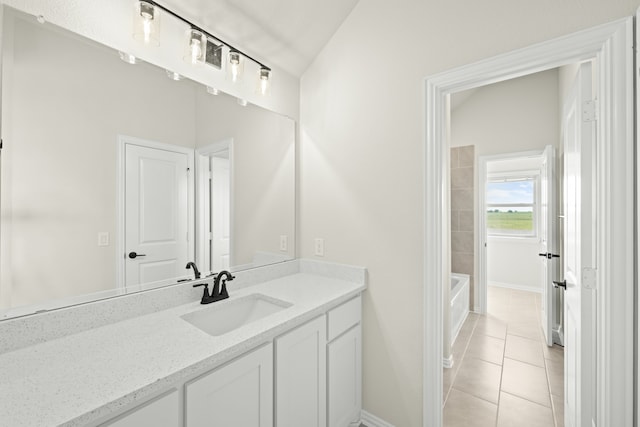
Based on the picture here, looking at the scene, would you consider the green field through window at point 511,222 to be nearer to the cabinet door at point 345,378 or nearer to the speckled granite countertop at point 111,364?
the cabinet door at point 345,378

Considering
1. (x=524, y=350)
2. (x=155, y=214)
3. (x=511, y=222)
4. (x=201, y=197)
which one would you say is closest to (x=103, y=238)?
(x=155, y=214)

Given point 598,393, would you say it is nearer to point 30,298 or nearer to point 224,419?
point 224,419

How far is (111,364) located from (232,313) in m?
0.66

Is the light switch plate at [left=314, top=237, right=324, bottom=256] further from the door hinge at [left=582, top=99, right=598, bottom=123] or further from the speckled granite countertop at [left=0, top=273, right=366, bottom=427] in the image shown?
the door hinge at [left=582, top=99, right=598, bottom=123]

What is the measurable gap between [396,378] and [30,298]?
1.80 m

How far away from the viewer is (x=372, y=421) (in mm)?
1758

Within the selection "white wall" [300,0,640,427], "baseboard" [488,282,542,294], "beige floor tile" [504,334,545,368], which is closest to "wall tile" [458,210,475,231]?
"beige floor tile" [504,334,545,368]

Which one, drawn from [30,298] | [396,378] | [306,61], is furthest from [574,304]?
[30,298]

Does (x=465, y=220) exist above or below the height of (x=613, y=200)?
below

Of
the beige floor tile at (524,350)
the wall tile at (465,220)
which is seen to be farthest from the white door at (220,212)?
the wall tile at (465,220)

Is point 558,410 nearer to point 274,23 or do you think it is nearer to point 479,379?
point 479,379

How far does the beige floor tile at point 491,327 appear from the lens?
3.10 metres

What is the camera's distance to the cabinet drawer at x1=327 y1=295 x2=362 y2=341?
152 centimetres

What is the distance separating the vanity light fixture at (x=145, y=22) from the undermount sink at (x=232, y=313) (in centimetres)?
130
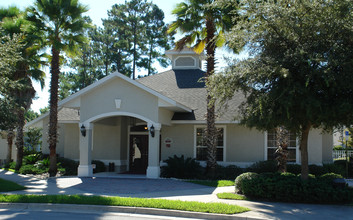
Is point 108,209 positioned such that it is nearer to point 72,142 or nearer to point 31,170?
point 31,170

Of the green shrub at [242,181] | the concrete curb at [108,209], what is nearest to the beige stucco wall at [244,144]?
the green shrub at [242,181]

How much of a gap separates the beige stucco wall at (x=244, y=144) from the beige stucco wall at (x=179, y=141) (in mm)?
2089

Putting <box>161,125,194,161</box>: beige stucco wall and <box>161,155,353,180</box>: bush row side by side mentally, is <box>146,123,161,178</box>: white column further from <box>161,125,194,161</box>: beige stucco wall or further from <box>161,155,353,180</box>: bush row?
<box>161,125,194,161</box>: beige stucco wall

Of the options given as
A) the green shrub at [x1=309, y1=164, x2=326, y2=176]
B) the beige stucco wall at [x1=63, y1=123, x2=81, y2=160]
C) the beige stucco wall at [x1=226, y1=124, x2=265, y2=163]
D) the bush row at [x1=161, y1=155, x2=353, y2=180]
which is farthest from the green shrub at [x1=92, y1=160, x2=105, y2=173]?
the green shrub at [x1=309, y1=164, x2=326, y2=176]

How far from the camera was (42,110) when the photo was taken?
58.8 metres

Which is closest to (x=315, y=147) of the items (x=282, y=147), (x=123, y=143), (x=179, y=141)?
(x=282, y=147)

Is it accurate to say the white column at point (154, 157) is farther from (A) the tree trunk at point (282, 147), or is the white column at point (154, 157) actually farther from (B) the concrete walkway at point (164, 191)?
(A) the tree trunk at point (282, 147)

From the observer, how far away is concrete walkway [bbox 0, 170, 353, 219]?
9.95 metres

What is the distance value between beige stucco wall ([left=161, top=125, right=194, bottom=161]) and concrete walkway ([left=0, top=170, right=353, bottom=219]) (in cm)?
331

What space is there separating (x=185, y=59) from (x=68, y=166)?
11610 millimetres

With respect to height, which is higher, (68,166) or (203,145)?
(203,145)

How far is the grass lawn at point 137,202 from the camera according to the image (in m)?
10.1

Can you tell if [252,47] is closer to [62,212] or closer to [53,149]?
[62,212]

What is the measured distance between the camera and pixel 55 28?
18625 millimetres
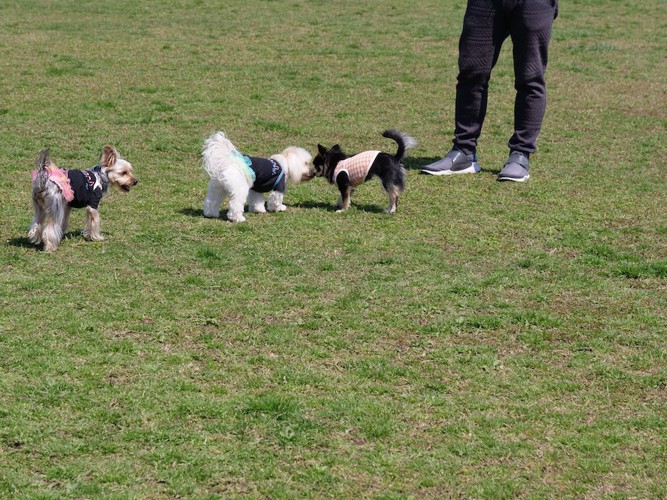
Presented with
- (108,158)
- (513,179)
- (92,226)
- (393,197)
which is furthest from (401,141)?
(92,226)

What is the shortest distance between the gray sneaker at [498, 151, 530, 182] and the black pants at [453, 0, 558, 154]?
0.42ft

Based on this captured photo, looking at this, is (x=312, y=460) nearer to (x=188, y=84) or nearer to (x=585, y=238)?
(x=585, y=238)

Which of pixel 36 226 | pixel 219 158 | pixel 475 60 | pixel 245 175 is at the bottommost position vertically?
pixel 36 226

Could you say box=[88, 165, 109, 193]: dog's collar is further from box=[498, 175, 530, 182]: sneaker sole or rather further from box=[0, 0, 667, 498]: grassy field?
box=[498, 175, 530, 182]: sneaker sole

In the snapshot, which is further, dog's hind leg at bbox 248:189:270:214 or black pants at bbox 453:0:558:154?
black pants at bbox 453:0:558:154

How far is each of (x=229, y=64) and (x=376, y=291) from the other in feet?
35.9


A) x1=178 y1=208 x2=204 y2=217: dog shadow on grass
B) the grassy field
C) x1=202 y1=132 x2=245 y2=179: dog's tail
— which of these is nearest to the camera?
the grassy field

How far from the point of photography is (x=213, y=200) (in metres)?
8.88

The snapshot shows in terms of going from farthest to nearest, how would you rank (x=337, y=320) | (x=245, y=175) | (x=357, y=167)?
(x=357, y=167), (x=245, y=175), (x=337, y=320)

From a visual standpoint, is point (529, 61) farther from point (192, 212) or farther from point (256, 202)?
point (192, 212)

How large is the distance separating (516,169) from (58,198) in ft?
16.1

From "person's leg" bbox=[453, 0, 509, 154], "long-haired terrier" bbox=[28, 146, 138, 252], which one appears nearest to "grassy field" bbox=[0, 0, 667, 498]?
"long-haired terrier" bbox=[28, 146, 138, 252]

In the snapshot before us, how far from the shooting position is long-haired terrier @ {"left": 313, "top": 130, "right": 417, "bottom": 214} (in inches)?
353

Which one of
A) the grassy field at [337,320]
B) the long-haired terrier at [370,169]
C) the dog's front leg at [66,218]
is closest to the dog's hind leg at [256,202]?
the grassy field at [337,320]
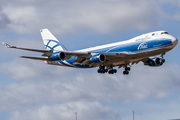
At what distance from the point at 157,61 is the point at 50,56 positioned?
77.4 feet

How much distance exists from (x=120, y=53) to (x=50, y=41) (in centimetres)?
2416

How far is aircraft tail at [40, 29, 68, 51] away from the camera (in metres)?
85.7

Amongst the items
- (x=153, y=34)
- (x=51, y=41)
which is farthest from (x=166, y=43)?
(x=51, y=41)

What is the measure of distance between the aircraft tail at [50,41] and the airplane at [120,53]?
764cm

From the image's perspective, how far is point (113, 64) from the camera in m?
76.9

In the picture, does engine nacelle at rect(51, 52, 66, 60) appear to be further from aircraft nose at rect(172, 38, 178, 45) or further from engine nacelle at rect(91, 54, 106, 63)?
aircraft nose at rect(172, 38, 178, 45)

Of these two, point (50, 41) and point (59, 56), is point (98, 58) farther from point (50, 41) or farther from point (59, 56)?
point (50, 41)

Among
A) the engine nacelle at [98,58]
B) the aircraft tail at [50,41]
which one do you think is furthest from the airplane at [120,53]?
the aircraft tail at [50,41]

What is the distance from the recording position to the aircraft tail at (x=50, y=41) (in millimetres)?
85694

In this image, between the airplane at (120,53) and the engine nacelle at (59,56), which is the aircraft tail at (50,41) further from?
the engine nacelle at (59,56)

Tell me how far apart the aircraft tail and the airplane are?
25.1 feet

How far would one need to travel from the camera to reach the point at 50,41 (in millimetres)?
87438

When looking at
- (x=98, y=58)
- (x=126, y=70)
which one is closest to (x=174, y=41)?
(x=98, y=58)

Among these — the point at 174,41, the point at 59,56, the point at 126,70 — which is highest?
the point at 174,41
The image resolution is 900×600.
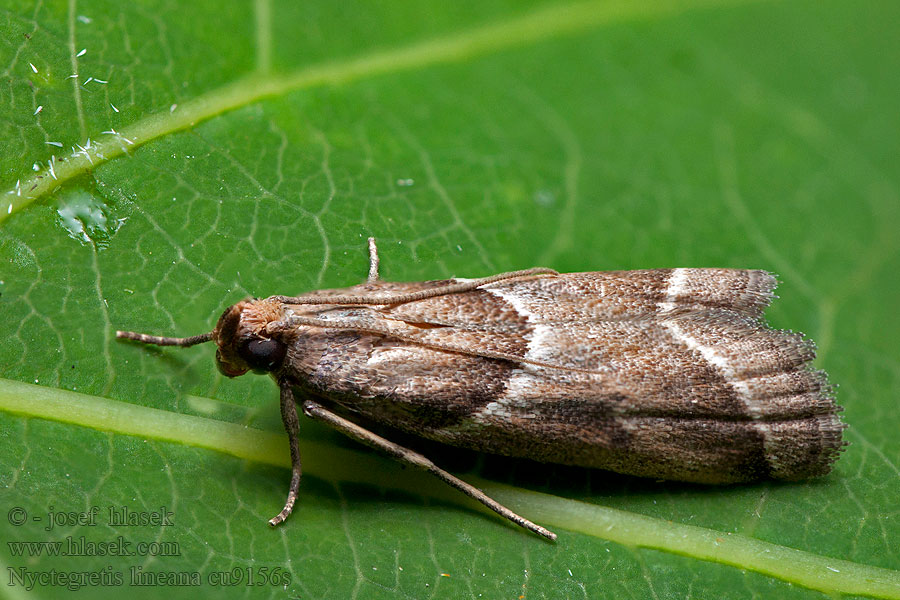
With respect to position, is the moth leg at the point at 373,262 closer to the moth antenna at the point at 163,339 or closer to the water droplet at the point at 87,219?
the moth antenna at the point at 163,339

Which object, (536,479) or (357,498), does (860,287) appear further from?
(357,498)

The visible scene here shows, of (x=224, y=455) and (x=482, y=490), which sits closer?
(x=224, y=455)

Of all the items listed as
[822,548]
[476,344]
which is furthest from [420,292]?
[822,548]

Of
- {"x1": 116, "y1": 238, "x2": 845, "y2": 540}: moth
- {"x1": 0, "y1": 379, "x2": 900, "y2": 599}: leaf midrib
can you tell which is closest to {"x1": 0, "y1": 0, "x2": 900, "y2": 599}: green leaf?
{"x1": 0, "y1": 379, "x2": 900, "y2": 599}: leaf midrib

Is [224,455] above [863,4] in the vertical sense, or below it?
below

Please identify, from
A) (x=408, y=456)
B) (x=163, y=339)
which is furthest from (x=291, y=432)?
(x=163, y=339)

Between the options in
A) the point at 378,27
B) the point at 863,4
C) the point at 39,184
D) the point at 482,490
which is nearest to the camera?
the point at 39,184
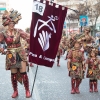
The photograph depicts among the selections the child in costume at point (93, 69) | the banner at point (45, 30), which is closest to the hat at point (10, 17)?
the banner at point (45, 30)

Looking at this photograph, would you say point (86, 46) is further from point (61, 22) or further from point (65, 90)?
point (61, 22)

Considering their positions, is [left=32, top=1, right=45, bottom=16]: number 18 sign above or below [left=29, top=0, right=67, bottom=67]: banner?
above

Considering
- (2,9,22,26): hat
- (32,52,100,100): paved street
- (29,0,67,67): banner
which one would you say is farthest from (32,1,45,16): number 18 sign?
(32,52,100,100): paved street

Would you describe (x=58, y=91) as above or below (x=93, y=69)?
below

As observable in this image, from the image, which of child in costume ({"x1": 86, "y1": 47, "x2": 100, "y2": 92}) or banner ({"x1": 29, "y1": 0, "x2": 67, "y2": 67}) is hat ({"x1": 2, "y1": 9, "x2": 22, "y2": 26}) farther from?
child in costume ({"x1": 86, "y1": 47, "x2": 100, "y2": 92})

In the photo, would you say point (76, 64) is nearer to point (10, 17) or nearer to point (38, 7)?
point (10, 17)

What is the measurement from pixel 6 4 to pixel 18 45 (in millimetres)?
123594

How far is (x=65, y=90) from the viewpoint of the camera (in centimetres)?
809

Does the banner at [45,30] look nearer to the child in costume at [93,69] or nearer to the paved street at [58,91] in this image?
the paved street at [58,91]

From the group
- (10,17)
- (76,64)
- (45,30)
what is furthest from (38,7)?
(76,64)

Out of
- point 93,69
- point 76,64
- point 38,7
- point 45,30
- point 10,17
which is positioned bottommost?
point 93,69

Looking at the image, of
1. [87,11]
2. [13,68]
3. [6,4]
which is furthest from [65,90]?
[6,4]

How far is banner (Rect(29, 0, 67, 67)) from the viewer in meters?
6.05

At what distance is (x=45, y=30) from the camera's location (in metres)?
6.19
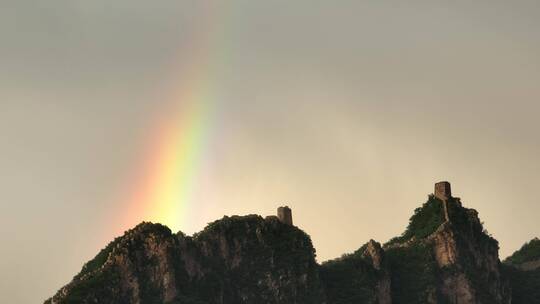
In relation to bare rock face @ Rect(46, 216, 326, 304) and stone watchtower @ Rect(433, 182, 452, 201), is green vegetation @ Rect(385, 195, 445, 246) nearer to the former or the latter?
stone watchtower @ Rect(433, 182, 452, 201)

Instruction: Extract exactly the lines above from the line containing "Would you describe" through the last one, both ends included, but not the pictures.

Worked answer:
Would you describe (x=58, y=91) as above or below (x=93, y=69)?
below

As observable in this image, from the image, which of child in costume ({"x1": 86, "y1": 47, "x2": 100, "y2": 92}) or banner ({"x1": 29, "y1": 0, "x2": 67, "y2": 67}) is hat ({"x1": 2, "y1": 9, "x2": 22, "y2": 26}) farther from?
child in costume ({"x1": 86, "y1": 47, "x2": 100, "y2": 92})

In the photo, would you say point (76, 64) is nearer to point (10, 17) or nearer to point (38, 7)?
point (10, 17)

What is the measurement from pixel 6 4 to pixel 18 45 (in millimetres)?
123594

How far is (x=65, y=90) from the viewpoint of the camera (in centimetres)?
809

Does the banner at [45,30] look nearer to the child in costume at [93,69] or nearer to the paved street at [58,91] in this image?
the paved street at [58,91]

From the group
- (10,17)
- (76,64)
- (45,30)
what is furthest from (38,7)?
(76,64)

Out of
- point 93,69
- point 76,64
- point 38,7
- point 45,30
- point 10,17
which is positioned bottommost?
point 93,69

Looking at the image, of
1. [87,11]
2. [13,68]
3. [6,4]
which is furthest from [65,90]?
[6,4]

How far is banner (Rect(29, 0, 67, 67)) from the viewer in meters?
6.05

At what distance is (x=45, y=30) from the camera's location (in metres)?
6.19
In relation to bare rock face @ Rect(46, 216, 326, 304) and stone watchtower @ Rect(433, 182, 452, 201), is green vegetation @ Rect(385, 195, 445, 246) nearer to the former or the latter?
stone watchtower @ Rect(433, 182, 452, 201)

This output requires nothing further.